• _The task_
What is needed is a word-for-word restatement of all the entries.

____ Listed records

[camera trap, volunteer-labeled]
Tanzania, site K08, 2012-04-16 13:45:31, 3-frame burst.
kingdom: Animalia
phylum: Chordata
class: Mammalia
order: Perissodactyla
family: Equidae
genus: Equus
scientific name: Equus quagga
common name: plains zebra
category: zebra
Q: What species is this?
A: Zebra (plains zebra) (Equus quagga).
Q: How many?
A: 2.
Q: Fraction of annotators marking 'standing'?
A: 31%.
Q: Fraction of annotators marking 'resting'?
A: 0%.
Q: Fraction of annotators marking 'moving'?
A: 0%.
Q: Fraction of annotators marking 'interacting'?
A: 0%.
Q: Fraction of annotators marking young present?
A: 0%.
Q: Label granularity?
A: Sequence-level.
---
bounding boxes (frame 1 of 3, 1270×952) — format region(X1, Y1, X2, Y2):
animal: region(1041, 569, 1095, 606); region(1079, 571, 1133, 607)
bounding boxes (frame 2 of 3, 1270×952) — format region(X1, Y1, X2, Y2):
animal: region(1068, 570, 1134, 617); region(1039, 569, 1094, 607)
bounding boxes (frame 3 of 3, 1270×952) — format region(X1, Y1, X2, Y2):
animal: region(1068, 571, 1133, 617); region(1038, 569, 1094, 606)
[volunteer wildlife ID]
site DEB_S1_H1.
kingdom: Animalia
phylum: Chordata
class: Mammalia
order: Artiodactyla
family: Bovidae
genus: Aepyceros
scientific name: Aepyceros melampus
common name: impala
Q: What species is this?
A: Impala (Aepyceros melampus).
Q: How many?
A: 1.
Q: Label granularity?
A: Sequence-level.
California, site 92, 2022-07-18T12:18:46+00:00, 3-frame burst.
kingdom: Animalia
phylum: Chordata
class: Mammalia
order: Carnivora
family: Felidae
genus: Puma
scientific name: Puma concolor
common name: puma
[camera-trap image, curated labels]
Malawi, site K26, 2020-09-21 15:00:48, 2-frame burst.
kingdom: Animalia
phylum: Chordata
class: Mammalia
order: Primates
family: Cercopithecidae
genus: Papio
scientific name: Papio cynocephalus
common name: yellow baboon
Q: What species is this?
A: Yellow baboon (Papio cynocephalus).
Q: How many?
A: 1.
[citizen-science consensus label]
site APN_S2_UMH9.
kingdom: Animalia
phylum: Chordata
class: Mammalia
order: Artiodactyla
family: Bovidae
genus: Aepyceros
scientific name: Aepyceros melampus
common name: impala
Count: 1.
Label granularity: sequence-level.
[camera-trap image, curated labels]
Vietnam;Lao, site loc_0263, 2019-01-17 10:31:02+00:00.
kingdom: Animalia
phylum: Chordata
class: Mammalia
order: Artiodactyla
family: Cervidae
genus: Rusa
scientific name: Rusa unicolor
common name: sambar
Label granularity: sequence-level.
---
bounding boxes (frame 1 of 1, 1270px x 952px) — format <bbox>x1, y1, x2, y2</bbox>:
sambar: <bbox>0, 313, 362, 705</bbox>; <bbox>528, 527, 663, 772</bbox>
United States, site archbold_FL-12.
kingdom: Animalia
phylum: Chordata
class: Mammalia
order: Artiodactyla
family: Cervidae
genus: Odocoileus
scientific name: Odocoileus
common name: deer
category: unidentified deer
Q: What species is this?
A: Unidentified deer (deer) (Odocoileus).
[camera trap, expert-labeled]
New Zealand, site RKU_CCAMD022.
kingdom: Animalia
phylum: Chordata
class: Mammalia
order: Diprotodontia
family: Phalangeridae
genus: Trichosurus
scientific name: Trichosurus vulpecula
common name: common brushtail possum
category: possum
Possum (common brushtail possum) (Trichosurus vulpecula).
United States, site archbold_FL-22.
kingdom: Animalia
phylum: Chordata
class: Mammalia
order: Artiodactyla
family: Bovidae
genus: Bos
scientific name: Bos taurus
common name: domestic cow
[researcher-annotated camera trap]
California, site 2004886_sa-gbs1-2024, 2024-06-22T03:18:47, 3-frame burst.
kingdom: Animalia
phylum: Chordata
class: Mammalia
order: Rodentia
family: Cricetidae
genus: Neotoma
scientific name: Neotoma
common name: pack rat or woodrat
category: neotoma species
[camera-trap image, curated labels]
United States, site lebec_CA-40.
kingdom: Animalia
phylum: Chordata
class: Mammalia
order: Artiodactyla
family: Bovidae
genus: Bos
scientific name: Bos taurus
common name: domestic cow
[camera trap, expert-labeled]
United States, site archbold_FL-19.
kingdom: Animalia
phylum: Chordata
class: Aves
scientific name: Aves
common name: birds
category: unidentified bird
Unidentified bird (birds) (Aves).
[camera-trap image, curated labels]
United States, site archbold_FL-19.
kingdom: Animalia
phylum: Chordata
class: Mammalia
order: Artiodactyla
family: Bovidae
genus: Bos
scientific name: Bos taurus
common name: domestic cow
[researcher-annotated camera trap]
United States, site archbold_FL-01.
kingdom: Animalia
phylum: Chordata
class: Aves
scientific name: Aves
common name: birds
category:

________

• _Response area_
[camera trap, volunteer-labeled]
Tanzania, site K08, 2012-04-16 13:45:31, 3-frame burst.
kingdom: Animalia
phylum: Chordata
class: Mammalia
order: Perissodactyla
family: Equidae
genus: Equus
scientific name: Equus quagga
common name: plains zebra
category: zebra
Q: What species is this?
A: Zebra (plains zebra) (Equus quagga).
Q: How many?
A: 2.
Q: Fraction of annotators marking 'standing'?
A: 31%.
Q: Fraction of annotators marking 'resting'?
A: 0%.
Q: Fraction of annotators marking 'moving'?
A: 0%.
Q: Fraction of annotators marking 'interacting'?
A: 0%.
Q: Fraction of annotators marking young present?
A: 0%.
Q: Label granularity?
A: Sequence-level.
---
bounding boxes (frame 1 of 3, 1270×952) — format region(X1, Y1, X2, Y2):
animal: region(1041, 569, 1095, 606); region(1079, 571, 1133, 607)
bounding boxes (frame 2 of 3, 1270×952) — format region(X1, Y1, X2, Y2):
animal: region(1068, 570, 1134, 617); region(1039, 569, 1094, 607)
bounding boxes (frame 3 of 3, 1270×952) — format region(X1, Y1, X2, Y2):
animal: region(1068, 571, 1133, 617); region(1038, 569, 1094, 606)
[volunteer wildlife ID]
site DEB_S1_H1.
kingdom: Animalia
phylum: Chordata
class: Mammalia
order: Artiodactyla
family: Bovidae
genus: Aepyceros
scientific name: Aepyceros melampus
common name: impala
Q: What species is this?
A: Impala (Aepyceros melampus).
Q: How many?
A: 1.
Q: Label granularity?
A: Sequence-level.
California, site 92, 2022-07-18T12:18:46+00:00, 3-frame burst.
kingdom: Animalia
phylum: Chordata
class: Mammalia
order: Carnivora
family: Felidae
genus: Puma
scientific name: Puma concolor
common name: puma
[camera-trap image, curated labels]
Malawi, site K26, 2020-09-21 15:00:48, 2-frame burst.
kingdom: Animalia
phylum: Chordata
class: Mammalia
order: Primates
family: Cercopithecidae
genus: Papio
scientific name: Papio cynocephalus
common name: yellow baboon
Q: What species is this?
A: Yellow baboon (Papio cynocephalus).
Q: How many?
A: 1.
[citizen-science consensus label]
site APN_S2_UMH9.
kingdom: Animalia
phylum: Chordata
class: Mammalia
order: Artiodactyla
family: Bovidae
genus: Aepyceros
scientific name: Aepyceros melampus
common name: impala
Count: 1.
Label granularity: sequence-level.
[camera-trap image, curated labels]
Vietnam;Lao, site loc_0263, 2019-01-17 10:31:02+00:00.
kingdom: Animalia
phylum: Chordata
class: Mammalia
order: Artiodactyla
family: Cervidae
genus: Rusa
scientific name: Rusa unicolor
common name: sambar
Label granularity: sequence-level.
---
bounding boxes (frame 1 of 1, 1270px x 952px) — format <bbox>x1, y1, x2, y2</bbox>:
sambar: <bbox>0, 313, 362, 705</bbox>; <bbox>528, 527, 663, 772</bbox>
United States, site archbold_FL-12.
kingdom: Animalia
phylum: Chordata
class: Mammalia
order: Artiodactyla
family: Cervidae
genus: Odocoileus
scientific name: Odocoileus
common name: deer
category: unidentified deer
Q: What species is this?
A: Unidentified deer (deer) (Odocoileus).
[camera trap, expert-labeled]
New Zealand, site RKU_CCAMD022.
kingdom: Animalia
phylum: Chordata
class: Mammalia
order: Diprotodontia
family: Phalangeridae
genus: Trichosurus
scientific name: Trichosurus vulpecula
common name: common brushtail possum
category: possum
Possum (common brushtail possum) (Trichosurus vulpecula).
United States, site archbold_FL-22.
kingdom: Animalia
phylum: Chordata
class: Mammalia
order: Artiodactyla
family: Bovidae
genus: Bos
scientific name: Bos taurus
common name: domestic cow
[researcher-annotated camera trap]
California, site 2004886_sa-gbs1-2024, 2024-06-22T03:18:47, 3-frame burst.
kingdom: Animalia
phylum: Chordata
class: Mammalia
order: Rodentia
family: Cricetidae
genus: Neotoma
scientific name: Neotoma
common name: pack rat or woodrat
category: neotoma species
[camera-trap image, curated labels]
United States, site lebec_CA-40.
kingdom: Animalia
phylum: Chordata
class: Mammalia
order: Artiodactyla
family: Bovidae
genus: Bos
scientific name: Bos taurus
common name: domestic cow
[camera trap, expert-labeled]
United States, site archbold_FL-19.
kingdom: Animalia
phylum: Chordata
class: Aves
scientific name: Aves
common name: birds
category: unidentified bird
Unidentified bird (birds) (Aves).
[camera-trap image, curated labels]
United States, site archbold_FL-19.
kingdom: Animalia
phylum: Chordata
class: Mammalia
order: Artiodactyla
family: Bovidae
genus: Bos
scientific name: Bos taurus
common name: domestic cow
[researcher-annotated camera trap]
United States, site archbold_FL-01.
kingdom: Animalia
phylum: Chordata
class: Aves
scientific name: Aves
common name: birds
category:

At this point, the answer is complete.